The Honourable Peter Kent, Canada’s Environment Minister and Minister responsible for Parks Canada , has announced the designation of seven new places, persons, and events of national historic significance that recognize the importance of scientists, transportation systems, and explorers throughout Canada’s history.
“The history of Canada has been marked by explorers, innovators and by transportation,” said Minister Kent. “These stories show how Canadians used science and innovation to bridge our country’s geography and climate to build the country we know today.”
These designations celebrate Canadian’s pioneering work in botany, palæontology, biology, maritime communications, and continental transportation. They recognize personalities such as John Macoun, the self-taught scientist who became the first to write about Canada’s plants and flowers in a systematic way, Alice Evelyn Wilson, a palæontologist and one of Canada’s first female scientists, who helped break down barriers to women’s participation in the sciences, and Jacques Cartier, one of the earliest European explorers of Canada as well as the man who first recorded the use of the name “Canada”.
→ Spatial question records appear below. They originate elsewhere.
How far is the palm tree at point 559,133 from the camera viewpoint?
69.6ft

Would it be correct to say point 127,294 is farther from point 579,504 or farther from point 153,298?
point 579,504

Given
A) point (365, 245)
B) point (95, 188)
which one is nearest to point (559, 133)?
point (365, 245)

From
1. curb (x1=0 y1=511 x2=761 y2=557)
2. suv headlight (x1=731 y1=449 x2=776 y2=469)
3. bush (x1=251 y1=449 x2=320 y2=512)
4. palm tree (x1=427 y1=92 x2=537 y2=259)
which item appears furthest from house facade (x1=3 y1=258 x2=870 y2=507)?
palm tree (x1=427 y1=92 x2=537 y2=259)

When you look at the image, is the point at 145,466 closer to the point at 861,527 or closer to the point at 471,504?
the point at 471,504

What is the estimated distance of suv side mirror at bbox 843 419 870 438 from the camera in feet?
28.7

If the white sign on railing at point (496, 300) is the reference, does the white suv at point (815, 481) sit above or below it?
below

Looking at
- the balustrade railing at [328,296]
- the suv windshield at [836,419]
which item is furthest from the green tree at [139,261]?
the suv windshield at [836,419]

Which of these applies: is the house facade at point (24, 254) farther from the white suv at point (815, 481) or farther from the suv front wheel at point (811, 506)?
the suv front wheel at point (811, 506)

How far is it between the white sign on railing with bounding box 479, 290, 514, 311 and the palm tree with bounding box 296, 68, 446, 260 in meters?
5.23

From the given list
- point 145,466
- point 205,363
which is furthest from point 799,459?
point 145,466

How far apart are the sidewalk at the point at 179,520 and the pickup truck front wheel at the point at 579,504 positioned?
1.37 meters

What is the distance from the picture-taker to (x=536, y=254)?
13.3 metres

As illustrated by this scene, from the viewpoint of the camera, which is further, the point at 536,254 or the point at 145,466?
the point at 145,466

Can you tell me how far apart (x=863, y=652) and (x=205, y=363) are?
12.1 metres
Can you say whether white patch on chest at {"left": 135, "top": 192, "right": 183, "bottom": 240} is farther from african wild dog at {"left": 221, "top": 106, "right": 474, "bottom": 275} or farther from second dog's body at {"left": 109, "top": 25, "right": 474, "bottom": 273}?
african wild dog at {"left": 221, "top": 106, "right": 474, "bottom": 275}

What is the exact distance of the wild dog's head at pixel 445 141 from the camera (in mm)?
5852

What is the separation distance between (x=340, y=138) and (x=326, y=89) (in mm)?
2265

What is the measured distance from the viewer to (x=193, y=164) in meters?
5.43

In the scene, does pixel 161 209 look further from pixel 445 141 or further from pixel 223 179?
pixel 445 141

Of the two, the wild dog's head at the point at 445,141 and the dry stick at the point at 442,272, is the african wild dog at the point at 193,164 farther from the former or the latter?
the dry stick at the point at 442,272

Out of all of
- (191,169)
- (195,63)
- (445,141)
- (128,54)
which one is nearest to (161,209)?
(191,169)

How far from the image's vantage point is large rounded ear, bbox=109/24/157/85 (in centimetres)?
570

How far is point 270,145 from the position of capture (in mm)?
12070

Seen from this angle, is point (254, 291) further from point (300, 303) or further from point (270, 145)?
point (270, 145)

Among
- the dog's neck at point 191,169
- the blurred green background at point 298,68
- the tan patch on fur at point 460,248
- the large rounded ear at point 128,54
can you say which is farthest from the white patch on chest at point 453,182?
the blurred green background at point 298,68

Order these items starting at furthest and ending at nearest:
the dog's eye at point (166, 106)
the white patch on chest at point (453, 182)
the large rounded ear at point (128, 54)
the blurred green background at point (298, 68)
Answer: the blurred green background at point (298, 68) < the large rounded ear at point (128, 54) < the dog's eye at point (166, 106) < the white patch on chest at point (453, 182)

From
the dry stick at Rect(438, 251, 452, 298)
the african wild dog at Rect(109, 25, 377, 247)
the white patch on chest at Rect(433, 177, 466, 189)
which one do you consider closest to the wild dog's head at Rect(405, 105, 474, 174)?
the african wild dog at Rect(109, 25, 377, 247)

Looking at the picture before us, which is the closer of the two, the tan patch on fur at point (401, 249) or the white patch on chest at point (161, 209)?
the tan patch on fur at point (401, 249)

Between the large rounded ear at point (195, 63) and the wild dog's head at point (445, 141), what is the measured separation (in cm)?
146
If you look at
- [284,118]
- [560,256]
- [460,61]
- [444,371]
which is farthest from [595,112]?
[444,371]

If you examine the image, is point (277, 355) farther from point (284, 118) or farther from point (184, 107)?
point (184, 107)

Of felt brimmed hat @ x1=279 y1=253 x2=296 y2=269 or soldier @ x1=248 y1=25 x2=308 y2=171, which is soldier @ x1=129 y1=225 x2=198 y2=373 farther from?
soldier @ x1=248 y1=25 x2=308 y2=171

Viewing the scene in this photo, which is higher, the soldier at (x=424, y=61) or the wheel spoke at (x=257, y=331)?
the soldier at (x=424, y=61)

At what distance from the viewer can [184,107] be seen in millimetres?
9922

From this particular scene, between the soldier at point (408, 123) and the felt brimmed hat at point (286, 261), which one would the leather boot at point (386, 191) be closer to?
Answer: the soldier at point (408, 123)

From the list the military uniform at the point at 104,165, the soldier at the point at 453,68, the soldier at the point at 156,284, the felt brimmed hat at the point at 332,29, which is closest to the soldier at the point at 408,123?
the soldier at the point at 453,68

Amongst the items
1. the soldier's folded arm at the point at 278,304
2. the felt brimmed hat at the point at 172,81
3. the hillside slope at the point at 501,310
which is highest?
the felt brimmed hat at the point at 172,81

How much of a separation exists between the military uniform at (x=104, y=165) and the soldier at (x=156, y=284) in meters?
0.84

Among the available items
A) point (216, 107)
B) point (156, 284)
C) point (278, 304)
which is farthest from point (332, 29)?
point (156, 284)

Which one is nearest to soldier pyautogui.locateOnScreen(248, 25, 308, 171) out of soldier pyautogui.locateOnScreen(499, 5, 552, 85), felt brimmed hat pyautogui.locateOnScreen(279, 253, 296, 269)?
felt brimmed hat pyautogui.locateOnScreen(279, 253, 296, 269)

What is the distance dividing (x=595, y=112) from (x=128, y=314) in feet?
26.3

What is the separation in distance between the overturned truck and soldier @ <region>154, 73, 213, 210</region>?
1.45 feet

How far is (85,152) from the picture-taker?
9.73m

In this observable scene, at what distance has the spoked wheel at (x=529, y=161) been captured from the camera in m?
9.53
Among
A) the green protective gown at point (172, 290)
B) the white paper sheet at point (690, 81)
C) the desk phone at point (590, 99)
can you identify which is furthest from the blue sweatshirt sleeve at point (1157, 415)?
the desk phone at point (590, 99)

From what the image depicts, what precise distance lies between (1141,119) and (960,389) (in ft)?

These designations also show how Canadians met the challenges of building a continent-wide nation by pioneering cross-country travel and the overland transportation of people and mail with the Trans-Canada Limited train service and the Columbia Express. Also recognized are Canada’s first scientific research institutes for fisheries, and the groundbreaking development of wireless telegraph stations for ship-to-shore communications.
“Today’s announcement reminds us that we as Canadians have been world leaders in science, technology and innovation, as well as their practical application, long before the phrase ‘knowledge economy’ was invented,” said the Honourable Denis Lebel, Minister of Transport, Infrastructure and Communities. “Canadians will now get to better know the scientists, innovators, and explorers who put Canada on the map.”
Established in 1919, the Historic Sites and Monuments Board of Canada is supported by Parks Canada and advises the Minister of the Environment on which places, persons and events should be designated as having national historic significance. Parks Canada manages a nation-wide network of national historic sites that make up a rich tapestry of Canada’s cultural heritage and which offers visitors the opportunity for real and inspiring discoveries.